** Trecho dado **

<<<<

Temos recebido e visto denúncias de diversos movimentos socioambientais e representantes de todos os biomas que cobrem o estado da Bahia sobre irregularidades na emissão de licenciamento ambiental. Esse assunto não é novo, e só deixa à mostra uma ponta do iceberg.
Estamos falando de licenciamento nas mais diversas áreas, como a da mineração, produção de energia eólica, solar e de Pequenas Centrais Hidrelétricas, assim como na das próprias obras realizadas pelo Estado, no avanço do agro e hidronegócio e na “concessão” de parques públicos, termo que oculta verdadeiros processos de privatização.

>>>>

** O que fazer **
Continue o texto sobre as denúncias de licenciamento ambiental na Bahia, começando logo depois da última frase.

** Informações fornecidas **
<<<<

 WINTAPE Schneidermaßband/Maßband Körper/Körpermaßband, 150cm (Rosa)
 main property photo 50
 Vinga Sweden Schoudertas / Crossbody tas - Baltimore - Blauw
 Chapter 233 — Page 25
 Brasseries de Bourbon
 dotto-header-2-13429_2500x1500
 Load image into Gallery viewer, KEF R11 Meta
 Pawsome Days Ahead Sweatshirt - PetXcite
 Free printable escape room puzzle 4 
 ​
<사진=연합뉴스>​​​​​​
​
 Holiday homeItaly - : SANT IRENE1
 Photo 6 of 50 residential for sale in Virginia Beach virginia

>>>>
<<<<

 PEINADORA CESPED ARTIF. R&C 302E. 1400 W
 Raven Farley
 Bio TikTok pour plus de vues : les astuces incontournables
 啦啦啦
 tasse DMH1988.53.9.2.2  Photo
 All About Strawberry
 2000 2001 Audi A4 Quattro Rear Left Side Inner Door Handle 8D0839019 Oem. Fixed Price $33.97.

>>>>

** Resposta da tarefa **
Na Bahia, “passar a boiada” não é uma novidade do governo Bolsonaro. Assistimos a práticas escandalosas de órgãos ambientais, tanto do estado como de municípios baianos, que em vez de defenderem a legislação ambiental, facilitam a ação de grileiros, de desmatamentos criminosos, as práticas mais vis do agronegócio, a perseguição a povos e comunidades tradicionais — que têm seus territórios cobiçados pelos mais diversos empreendimentos —, o esbulho de populações instaladas em terrenos de potencial valor especulativo, a intrusão em territórios de preservação ambiental, além de proteção a quem descumpre a legislação, revelando um total descompromisso com os princípios legais e democráticos, com a segurança ambiental e com a prevenção de desastres ambientais.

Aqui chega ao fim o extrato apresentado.